You should not take Fosamax if you cannot stand or sit upright for at least 30 minutes, have some problems with your esophagus- the tube that connects your mouth with your stomach, have low levels of calcium in your blood or if you are allergic to Fosamax or any of its ingredients.
In 2006, a lady Judith Graves living in Florida sued Merck, alleging that the company failed to warn doctors and patients that the intake of drug is linked somehow to jaw tissue death. Graves said she developed jaw problems requiring multiple surgeries after taking the drug but Merck said her condition was connected to underlying medical conditions.

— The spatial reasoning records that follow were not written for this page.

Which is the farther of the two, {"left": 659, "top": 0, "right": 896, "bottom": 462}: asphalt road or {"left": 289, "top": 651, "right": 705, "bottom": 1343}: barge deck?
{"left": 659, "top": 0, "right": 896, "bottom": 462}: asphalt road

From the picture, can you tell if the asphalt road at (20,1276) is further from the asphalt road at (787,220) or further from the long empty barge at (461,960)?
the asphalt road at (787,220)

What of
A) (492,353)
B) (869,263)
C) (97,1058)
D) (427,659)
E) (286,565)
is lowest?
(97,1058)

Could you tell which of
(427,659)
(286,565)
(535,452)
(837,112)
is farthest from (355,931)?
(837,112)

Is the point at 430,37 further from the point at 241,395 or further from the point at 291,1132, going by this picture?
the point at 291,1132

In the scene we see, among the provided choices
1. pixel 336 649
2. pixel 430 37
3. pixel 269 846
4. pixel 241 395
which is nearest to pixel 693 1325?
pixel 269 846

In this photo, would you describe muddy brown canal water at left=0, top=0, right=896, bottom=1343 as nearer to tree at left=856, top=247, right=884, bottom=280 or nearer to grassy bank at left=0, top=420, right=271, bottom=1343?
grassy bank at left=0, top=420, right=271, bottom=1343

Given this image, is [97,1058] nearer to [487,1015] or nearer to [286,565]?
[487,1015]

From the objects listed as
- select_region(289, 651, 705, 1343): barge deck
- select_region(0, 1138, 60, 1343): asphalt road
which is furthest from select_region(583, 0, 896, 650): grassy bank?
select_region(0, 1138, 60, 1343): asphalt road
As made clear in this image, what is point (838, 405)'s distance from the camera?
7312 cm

Merck, based in Whitehouse Station, New Jersey is the company that makes Fosamax. Merck is facing more than 1,500 claims in federal and state courts alleging Fosamax damages people’s health. A woman from Florida developed dental and jaw problems after using Fosamax. ‘The claimant had multiple medical conditions that can cause people to develop jaw and dental problems,’ said Mike Brock, Merck’s attorney.
But a New York jury found out that Merck & Co’s drug- Fosamax is not responsible for any damage. The evidence showed the company acted properly and that Fosamax did not cause the plaintiff’s dental and jaw problems. Her lawyer Tim O’Brien said in an e-mail: ‘Graves will appeal and we are disappointed as every single treating doctor testified Fosamax caused Mrs. Graves’ osteonecrosis of the jaw.

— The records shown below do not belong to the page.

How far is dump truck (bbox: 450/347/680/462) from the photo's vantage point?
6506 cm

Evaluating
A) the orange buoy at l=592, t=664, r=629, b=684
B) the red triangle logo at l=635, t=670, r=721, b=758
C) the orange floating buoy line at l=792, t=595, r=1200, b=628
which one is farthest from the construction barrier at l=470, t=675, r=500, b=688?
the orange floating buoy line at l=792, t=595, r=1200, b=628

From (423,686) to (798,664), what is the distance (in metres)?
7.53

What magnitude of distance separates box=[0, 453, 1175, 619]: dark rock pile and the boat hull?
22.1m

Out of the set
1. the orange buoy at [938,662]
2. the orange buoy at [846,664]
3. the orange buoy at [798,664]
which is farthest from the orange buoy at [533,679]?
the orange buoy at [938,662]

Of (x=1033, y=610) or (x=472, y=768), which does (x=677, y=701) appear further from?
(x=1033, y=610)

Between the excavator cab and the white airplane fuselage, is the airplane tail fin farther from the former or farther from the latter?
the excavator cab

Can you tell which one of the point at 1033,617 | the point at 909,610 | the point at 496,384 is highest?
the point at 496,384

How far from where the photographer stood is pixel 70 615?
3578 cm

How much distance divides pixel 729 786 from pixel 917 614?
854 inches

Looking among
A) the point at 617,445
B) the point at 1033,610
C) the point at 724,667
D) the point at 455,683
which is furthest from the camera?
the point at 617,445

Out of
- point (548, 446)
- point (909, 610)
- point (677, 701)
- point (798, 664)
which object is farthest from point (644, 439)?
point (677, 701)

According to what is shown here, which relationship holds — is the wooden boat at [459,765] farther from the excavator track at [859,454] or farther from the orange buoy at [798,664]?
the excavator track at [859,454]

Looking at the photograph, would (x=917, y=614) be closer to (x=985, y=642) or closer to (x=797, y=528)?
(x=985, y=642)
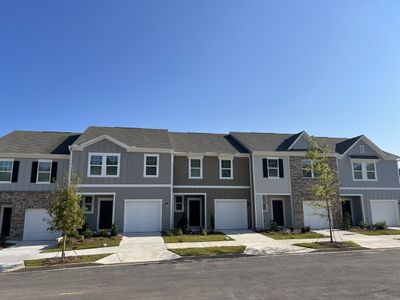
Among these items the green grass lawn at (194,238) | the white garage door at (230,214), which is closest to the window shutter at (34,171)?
the green grass lawn at (194,238)

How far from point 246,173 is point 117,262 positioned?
14296 mm

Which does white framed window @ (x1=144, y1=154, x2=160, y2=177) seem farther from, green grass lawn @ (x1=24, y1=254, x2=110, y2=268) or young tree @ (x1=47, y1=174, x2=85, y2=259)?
green grass lawn @ (x1=24, y1=254, x2=110, y2=268)

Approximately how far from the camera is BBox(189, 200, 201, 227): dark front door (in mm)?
24703

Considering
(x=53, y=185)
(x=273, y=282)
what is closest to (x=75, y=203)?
(x=53, y=185)

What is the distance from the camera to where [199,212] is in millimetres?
24938

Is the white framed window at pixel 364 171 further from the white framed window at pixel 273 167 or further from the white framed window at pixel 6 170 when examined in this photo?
the white framed window at pixel 6 170

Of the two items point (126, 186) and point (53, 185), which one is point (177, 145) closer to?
point (126, 186)

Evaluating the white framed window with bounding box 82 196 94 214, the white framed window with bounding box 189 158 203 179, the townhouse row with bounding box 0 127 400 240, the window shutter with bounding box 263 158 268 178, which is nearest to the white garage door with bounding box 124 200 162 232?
the townhouse row with bounding box 0 127 400 240

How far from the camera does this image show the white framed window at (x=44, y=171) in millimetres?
21388

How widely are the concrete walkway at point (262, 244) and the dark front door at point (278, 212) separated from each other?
3.92 m

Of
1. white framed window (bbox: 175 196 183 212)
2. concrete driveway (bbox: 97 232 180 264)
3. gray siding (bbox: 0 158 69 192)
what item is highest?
gray siding (bbox: 0 158 69 192)

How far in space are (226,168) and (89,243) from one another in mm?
12092

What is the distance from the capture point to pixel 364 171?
2602 centimetres

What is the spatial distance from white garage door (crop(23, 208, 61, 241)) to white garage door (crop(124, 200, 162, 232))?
5.45 metres
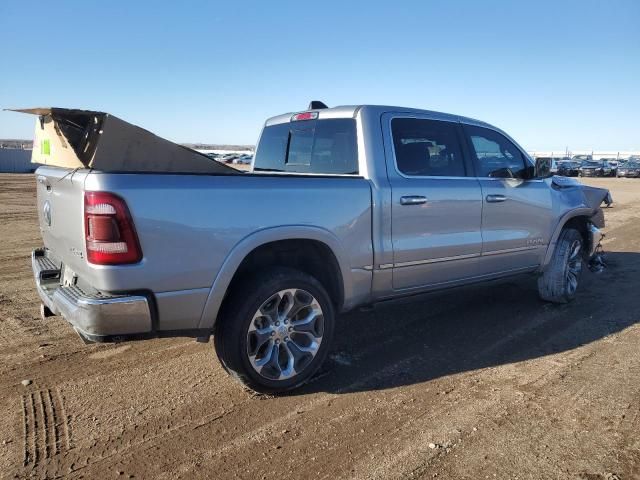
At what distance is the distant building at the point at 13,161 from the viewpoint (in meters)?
48.4

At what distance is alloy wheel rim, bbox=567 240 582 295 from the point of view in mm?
5699

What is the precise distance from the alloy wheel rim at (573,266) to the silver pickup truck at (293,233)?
0.66 m

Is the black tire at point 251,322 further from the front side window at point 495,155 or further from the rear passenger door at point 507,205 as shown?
the front side window at point 495,155

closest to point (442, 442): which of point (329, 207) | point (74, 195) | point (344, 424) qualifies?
point (344, 424)

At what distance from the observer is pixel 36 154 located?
12.4ft

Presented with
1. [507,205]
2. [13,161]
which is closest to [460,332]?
[507,205]

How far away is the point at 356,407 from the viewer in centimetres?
329

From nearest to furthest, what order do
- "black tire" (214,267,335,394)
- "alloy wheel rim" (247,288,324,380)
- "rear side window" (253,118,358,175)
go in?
1. "black tire" (214,267,335,394)
2. "alloy wheel rim" (247,288,324,380)
3. "rear side window" (253,118,358,175)

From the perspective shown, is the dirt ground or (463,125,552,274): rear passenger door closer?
the dirt ground

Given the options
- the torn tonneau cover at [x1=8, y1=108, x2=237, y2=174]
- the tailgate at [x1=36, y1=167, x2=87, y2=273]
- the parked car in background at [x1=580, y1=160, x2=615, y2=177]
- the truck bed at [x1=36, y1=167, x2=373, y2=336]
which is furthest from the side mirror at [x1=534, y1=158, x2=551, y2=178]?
the parked car in background at [x1=580, y1=160, x2=615, y2=177]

In another case, Shirley Boles, a 72-year-old woman from Florida claimed that she developed osteonecrosis of the jaw, or jaw death from taking Fosamax. The case of Boles is one of the hundreds of Fosamax jaw injury lawsuits that are combined in the federal court. And the trial jury verdict is $8 Million for claimant. Hence this particular case resulted in a verdict for Shirley Boles.

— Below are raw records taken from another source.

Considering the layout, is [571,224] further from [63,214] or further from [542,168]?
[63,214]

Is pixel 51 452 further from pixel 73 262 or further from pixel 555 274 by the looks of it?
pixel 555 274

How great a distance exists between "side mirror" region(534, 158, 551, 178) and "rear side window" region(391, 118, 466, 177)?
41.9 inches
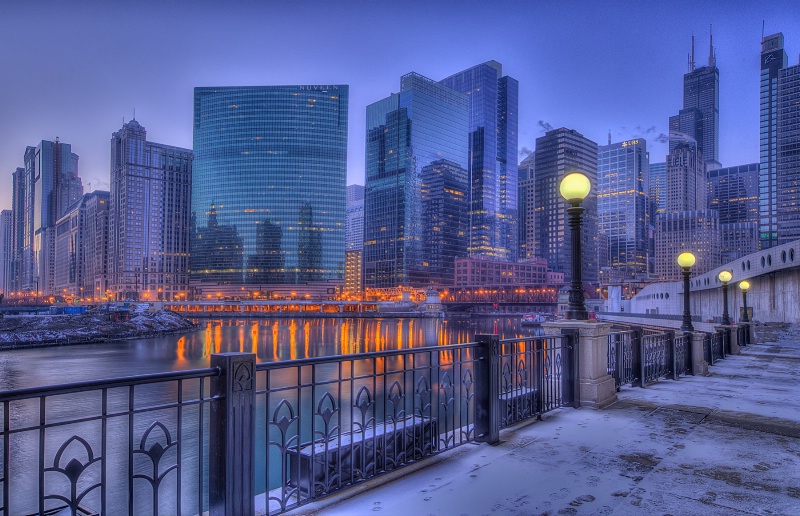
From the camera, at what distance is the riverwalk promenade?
4566 mm

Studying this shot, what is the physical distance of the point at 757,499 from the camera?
470 centimetres

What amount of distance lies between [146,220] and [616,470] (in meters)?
204

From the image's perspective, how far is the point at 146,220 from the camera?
7239 inches

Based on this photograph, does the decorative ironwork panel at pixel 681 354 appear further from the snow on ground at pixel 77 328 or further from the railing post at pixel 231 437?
the snow on ground at pixel 77 328

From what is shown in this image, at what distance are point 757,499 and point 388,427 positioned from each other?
3.78m

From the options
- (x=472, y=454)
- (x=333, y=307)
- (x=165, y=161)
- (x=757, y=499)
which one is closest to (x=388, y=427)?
(x=472, y=454)

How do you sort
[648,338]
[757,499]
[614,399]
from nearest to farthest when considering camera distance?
[757,499] → [614,399] → [648,338]

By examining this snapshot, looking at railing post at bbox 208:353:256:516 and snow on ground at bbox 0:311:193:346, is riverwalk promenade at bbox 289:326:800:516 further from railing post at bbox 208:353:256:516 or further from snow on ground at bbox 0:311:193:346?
snow on ground at bbox 0:311:193:346

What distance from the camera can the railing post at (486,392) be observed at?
6.52 metres

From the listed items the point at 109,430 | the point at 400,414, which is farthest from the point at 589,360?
the point at 109,430

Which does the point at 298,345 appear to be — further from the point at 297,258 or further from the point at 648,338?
the point at 297,258

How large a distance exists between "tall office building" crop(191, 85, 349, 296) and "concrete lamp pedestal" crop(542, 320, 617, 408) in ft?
546

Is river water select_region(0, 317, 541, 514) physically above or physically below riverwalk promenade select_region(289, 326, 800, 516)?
below

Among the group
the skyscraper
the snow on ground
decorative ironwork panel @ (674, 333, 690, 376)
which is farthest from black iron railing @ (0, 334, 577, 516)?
the skyscraper
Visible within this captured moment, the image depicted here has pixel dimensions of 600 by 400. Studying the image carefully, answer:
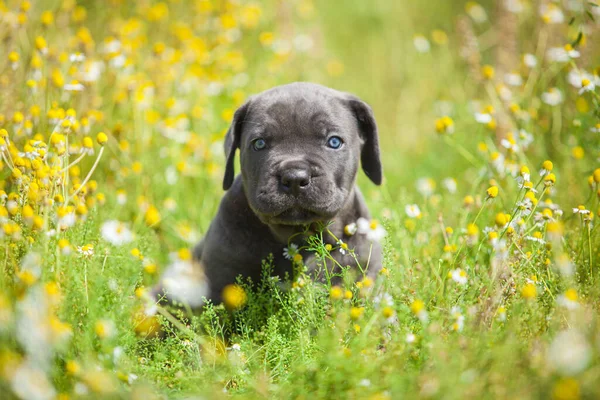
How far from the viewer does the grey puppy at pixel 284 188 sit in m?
2.89

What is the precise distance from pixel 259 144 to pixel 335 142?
41 centimetres

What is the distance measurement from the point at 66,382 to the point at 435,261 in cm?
196

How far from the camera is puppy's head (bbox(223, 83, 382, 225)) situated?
2871 mm

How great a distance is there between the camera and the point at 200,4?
18.2 ft

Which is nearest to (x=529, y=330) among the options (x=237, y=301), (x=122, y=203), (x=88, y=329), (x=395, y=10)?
(x=237, y=301)

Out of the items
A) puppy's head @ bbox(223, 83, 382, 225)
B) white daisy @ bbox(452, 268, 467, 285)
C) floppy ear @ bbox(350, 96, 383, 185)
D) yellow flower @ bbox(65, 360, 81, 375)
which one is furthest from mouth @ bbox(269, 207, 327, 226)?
yellow flower @ bbox(65, 360, 81, 375)

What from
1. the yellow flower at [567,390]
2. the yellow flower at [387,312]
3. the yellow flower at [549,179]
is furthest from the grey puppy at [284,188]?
the yellow flower at [567,390]

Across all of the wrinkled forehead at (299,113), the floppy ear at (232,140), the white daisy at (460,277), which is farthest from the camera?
the floppy ear at (232,140)

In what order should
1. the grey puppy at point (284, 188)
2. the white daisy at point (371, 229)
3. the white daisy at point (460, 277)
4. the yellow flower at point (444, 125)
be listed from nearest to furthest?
the white daisy at point (460, 277)
the white daisy at point (371, 229)
the grey puppy at point (284, 188)
the yellow flower at point (444, 125)

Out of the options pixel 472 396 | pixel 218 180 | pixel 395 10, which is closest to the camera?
pixel 472 396

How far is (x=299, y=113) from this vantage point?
3072 mm

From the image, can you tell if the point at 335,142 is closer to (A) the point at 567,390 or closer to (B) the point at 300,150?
(B) the point at 300,150

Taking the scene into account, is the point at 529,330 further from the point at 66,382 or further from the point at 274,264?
the point at 66,382

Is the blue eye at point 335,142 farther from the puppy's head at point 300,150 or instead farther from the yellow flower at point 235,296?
the yellow flower at point 235,296
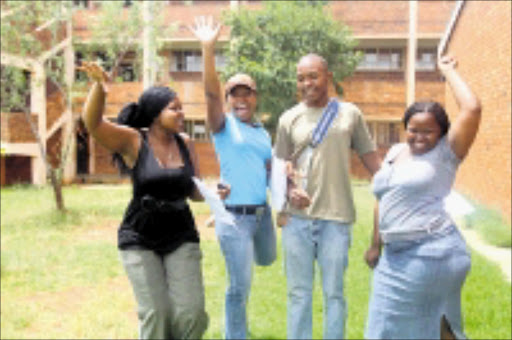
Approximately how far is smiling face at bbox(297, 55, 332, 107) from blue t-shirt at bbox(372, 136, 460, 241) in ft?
2.81

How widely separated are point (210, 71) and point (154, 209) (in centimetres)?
92

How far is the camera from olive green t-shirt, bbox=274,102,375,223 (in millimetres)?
3559

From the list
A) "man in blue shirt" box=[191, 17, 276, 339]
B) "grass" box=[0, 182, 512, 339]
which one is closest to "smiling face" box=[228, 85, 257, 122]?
"man in blue shirt" box=[191, 17, 276, 339]

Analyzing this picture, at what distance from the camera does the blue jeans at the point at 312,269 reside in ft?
11.5

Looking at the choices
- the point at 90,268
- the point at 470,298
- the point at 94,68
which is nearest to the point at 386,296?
the point at 94,68

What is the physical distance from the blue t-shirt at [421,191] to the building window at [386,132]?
20.9 m

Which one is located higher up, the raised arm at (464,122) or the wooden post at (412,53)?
the wooden post at (412,53)

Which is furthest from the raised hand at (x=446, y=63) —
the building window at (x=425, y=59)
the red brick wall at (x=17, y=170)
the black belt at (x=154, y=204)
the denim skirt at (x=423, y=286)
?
the building window at (x=425, y=59)

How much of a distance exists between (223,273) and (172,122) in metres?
4.02

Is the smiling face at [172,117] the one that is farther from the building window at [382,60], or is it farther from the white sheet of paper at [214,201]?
the building window at [382,60]

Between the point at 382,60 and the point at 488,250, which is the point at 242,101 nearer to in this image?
the point at 488,250

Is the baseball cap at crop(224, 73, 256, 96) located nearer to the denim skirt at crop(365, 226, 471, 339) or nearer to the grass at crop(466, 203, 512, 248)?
the denim skirt at crop(365, 226, 471, 339)

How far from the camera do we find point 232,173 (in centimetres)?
369

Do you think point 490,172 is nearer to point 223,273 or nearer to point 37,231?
point 223,273
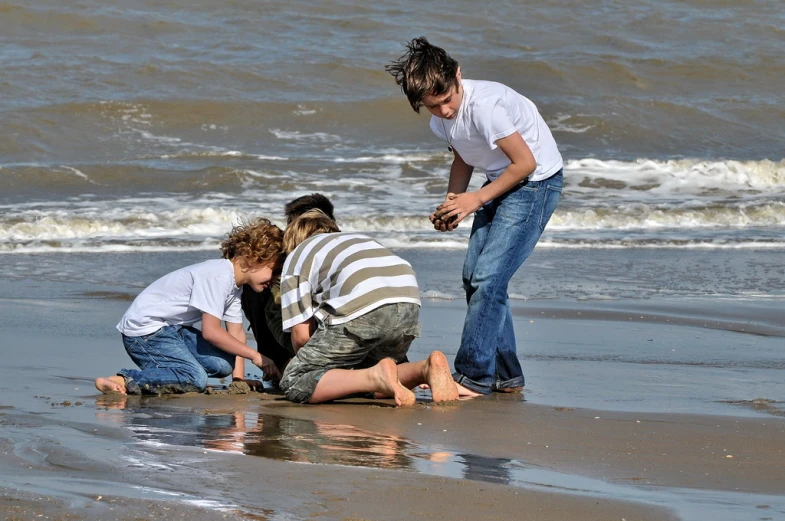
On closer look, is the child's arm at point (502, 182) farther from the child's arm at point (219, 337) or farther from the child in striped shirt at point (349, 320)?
the child's arm at point (219, 337)

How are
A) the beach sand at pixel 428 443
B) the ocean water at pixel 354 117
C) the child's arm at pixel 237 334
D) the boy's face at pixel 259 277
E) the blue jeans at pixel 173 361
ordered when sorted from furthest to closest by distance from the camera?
the ocean water at pixel 354 117
the child's arm at pixel 237 334
the boy's face at pixel 259 277
the blue jeans at pixel 173 361
the beach sand at pixel 428 443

Merck said that it plans to challenge the jury’s decision as it believes the awarding of compensatory damages was unjustified and excessive. The argument forwarded by Merck was that Ms. Boles was a habitual smoker, smoking for years and that she was prone to dental problems owing to her smoking habits.
“We disagree with the jury’s verdict. We believe the jury verdict was a result of plaintiff’s counsel’s inflammatory and prejudicial remarks,” said Paul Strain of Venable LLP, outside counsel for Merck. The request for defense verdict and even new trial was put down by the District Judge, John F. Keenan. The press release issued on June 25, 2010 throws more light on the issue of settling the account for lesser compensation rather than $8 million. The release is archived as “Merck Challenges Verdict in Federal FOSAMAX(R) (alendronate sodium) Trial”.